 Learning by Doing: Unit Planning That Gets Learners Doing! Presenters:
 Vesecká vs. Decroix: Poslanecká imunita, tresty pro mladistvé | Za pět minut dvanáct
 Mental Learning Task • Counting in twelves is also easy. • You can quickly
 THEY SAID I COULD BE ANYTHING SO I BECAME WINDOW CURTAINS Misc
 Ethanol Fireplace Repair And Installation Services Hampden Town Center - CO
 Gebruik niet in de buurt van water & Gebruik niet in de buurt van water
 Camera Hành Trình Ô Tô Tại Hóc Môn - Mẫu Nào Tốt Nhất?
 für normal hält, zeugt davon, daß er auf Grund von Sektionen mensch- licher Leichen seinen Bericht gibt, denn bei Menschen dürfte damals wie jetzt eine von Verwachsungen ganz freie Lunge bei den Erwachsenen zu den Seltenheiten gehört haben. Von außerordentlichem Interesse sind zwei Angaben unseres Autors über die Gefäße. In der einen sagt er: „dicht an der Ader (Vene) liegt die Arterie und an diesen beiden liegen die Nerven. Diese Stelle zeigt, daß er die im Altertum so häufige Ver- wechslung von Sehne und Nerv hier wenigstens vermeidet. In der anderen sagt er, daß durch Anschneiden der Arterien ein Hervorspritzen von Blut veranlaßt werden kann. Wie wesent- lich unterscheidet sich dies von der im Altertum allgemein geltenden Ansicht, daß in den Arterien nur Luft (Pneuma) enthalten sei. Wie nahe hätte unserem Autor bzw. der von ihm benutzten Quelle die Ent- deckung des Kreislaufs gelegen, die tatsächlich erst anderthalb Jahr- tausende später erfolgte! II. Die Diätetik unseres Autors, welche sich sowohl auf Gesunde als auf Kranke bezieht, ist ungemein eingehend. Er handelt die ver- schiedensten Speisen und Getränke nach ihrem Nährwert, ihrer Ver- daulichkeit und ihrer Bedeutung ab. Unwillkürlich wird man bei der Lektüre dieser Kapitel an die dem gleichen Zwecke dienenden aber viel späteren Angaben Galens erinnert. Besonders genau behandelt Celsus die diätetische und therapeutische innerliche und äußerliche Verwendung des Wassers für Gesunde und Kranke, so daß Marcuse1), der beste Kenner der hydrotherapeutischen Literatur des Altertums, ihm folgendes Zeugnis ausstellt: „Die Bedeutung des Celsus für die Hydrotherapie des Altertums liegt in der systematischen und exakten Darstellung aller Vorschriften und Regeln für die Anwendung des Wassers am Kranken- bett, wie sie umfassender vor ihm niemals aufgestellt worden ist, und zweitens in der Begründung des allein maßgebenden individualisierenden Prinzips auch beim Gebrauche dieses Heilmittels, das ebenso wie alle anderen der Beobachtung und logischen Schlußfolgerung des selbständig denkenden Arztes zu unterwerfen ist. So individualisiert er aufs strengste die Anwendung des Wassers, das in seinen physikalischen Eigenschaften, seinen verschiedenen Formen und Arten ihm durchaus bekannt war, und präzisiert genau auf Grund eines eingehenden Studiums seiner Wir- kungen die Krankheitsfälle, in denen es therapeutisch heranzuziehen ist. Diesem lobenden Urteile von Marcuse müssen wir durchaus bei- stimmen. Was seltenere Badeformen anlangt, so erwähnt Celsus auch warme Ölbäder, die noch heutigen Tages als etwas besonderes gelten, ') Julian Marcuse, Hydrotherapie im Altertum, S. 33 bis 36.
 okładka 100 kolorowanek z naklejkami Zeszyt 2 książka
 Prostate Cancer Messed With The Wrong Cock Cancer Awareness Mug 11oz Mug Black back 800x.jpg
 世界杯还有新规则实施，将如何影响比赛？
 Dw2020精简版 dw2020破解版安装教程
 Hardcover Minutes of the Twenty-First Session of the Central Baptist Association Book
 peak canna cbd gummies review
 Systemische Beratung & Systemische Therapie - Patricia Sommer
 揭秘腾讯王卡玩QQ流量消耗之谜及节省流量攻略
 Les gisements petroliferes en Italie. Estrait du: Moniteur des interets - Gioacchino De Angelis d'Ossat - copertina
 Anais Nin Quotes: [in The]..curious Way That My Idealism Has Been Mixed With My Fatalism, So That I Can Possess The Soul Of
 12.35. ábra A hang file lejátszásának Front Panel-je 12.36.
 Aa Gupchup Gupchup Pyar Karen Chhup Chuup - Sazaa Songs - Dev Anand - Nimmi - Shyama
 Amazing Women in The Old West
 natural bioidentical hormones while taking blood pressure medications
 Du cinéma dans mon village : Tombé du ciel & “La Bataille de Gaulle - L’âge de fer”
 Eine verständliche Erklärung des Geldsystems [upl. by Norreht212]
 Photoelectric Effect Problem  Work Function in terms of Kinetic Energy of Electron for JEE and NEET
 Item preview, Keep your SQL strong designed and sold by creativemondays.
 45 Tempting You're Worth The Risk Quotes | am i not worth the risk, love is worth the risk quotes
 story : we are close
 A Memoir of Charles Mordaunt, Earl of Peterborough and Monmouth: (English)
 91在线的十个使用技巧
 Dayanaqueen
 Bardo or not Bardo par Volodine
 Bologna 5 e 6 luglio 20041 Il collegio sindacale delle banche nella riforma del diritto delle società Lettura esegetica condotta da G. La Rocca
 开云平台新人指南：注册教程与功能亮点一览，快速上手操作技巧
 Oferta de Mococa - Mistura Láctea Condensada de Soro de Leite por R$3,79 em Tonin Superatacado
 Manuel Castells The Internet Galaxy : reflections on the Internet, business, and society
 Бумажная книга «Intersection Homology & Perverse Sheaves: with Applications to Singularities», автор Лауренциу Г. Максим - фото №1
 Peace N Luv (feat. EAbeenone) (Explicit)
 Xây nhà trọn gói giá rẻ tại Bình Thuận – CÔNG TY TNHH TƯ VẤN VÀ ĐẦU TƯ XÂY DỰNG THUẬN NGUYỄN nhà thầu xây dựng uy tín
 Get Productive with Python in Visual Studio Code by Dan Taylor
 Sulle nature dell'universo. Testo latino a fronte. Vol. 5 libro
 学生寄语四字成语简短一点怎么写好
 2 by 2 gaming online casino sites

◆ ◆ ◆

#### PROMPT:
Return every line of the listing above where "That" appears.

#### TASK SOLUTION:
 Learning by Doing: Unit Planning That Gets Learners Doing! Presenters:
 Anais Nin Quotes: [in The]..curious Way That My Idealism Has Been Mixed With My Fatalism, So That I Can Possess The Soul Of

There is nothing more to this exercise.